Dr Akhtar earned his Ph.D. from the department of Media, Culture, and Communications at New York University (NYU) in January 2023, defending his doctoral dissertation entitled “Television Siyasat: Genealogies of Electronic Media and Extralegal Politics in Pakistan” under supervision of Professor Arjun Appadurai. Dr Akhtar’s research probes the wide ranging and variegated effects following the abrupt privatization of broadcast media through regulations enacted during the military regime of General Pervez Musharraf (1999-2008) to assess the myriad regulatory failures ensuing a protracted political crisis during the fledgling democratic era overshadowed by the powerful military establishment’s continuing manipulations in law, politics and media.

Dr Akhtar’s doctoral research ties the contemporary precarity in regulation and governance of media technologies in Pakistan to the country’s enduring colonial legacy. The dedicated archival research he has conducted at the India Office Records (IOR) collection tracks back particular tendencies of paralegal control and draconian censorship in Pakistan to various regulatory enactments under the rule of the East India Company during the late-eighteenth and early-nineteenth centuries. In recognition of the originality of combining archival techniques with anthropological fieldwork methods and the depth, breadth and theoretical rigor of his research, Dr Akhtar’s dissertation received the departmental distinction award and was also nominated for NYU’s University-wide Outstanding Dissertation Award. Dr Akhtar also holds an M.A. in Politics from the New School of Social Research (NSSR) also in New York, NY as well as a B.A. in International Studies and Economics from Ohio Wesleyan University in Delaware, OH.
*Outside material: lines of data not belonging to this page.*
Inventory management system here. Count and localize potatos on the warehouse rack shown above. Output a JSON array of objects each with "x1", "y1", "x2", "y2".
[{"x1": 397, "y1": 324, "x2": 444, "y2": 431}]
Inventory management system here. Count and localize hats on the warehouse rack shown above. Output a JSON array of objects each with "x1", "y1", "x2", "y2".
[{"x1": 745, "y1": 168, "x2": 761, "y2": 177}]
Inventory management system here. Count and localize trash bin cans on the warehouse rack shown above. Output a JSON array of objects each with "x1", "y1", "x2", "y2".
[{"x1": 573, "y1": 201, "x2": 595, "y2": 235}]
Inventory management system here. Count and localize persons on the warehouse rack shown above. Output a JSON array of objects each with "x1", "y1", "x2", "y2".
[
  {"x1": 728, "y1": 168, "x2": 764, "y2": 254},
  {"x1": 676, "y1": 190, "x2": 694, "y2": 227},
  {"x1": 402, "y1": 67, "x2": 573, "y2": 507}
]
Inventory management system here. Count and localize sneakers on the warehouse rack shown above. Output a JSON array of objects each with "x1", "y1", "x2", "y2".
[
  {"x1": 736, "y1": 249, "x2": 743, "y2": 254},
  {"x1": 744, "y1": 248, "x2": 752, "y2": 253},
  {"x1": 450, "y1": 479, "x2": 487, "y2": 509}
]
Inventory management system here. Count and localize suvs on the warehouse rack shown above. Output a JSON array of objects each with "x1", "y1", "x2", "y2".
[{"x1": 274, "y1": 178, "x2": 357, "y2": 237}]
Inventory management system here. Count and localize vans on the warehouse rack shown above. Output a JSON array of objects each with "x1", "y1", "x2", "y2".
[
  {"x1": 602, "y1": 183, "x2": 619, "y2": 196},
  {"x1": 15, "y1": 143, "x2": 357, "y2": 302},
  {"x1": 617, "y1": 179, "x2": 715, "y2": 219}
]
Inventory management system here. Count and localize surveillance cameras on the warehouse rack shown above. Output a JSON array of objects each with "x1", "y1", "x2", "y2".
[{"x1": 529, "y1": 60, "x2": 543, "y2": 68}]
While mapping out current directions of his research, Dr Akhtar is working on developing a book proposal offering a cohesive analysis of Pakistan’s peculiar set of media and regulatory challenges in order to better understand how these affect the volatile political situation at present. The broadening of this research program also seeks to consider these issues in terms of regional as well as global problematics of media and communication affecting other societies around the world. Building upon his doctoral research on legacy media, Dr Akhtar seeks also to connect the historical analysis of print and broadcast media regulation to illuminate some of the complexities of current debates in law, media and governance focused on the regulation of cutting-edge technologies such as generative artificial intelligence, facial recognition, algorithmic automation procedures and cryptographic verification protocols, among others, that are rapidly reshaping contemporary societies in significant ways at present.

Expertise Details

Media anthropology; Histories of communication technologies and regulations; Postcolonial media systems; Democratisation of media and political discourses; Surveillance and data privacy; Governance systems and media policy frameworks

Publications

  • Akhtar, A. (2021) "Review essay: Global and comparative perspectives on media and development." Media, Culture & Society 43, no. 6: 1168-1174.
  • Akhtar, A. (2019) "The Regulator Regulated: A Genealogy of the Pakistani Broadcast Media and its State of ‘Double Capture’in the Post-Musharraf Era." BioScope: South Asian Screen Studies 10, no. 2: 183-206.
  • Akhtar, A. (2019). "Interpreting the Legal Archive of Visual Transformations: Textual Articulations of Visibility in Evidentiary Procedures and Documentary Formats of Colonial Law." Refract: An Open Access Visual Studies Journal 2, no. 1.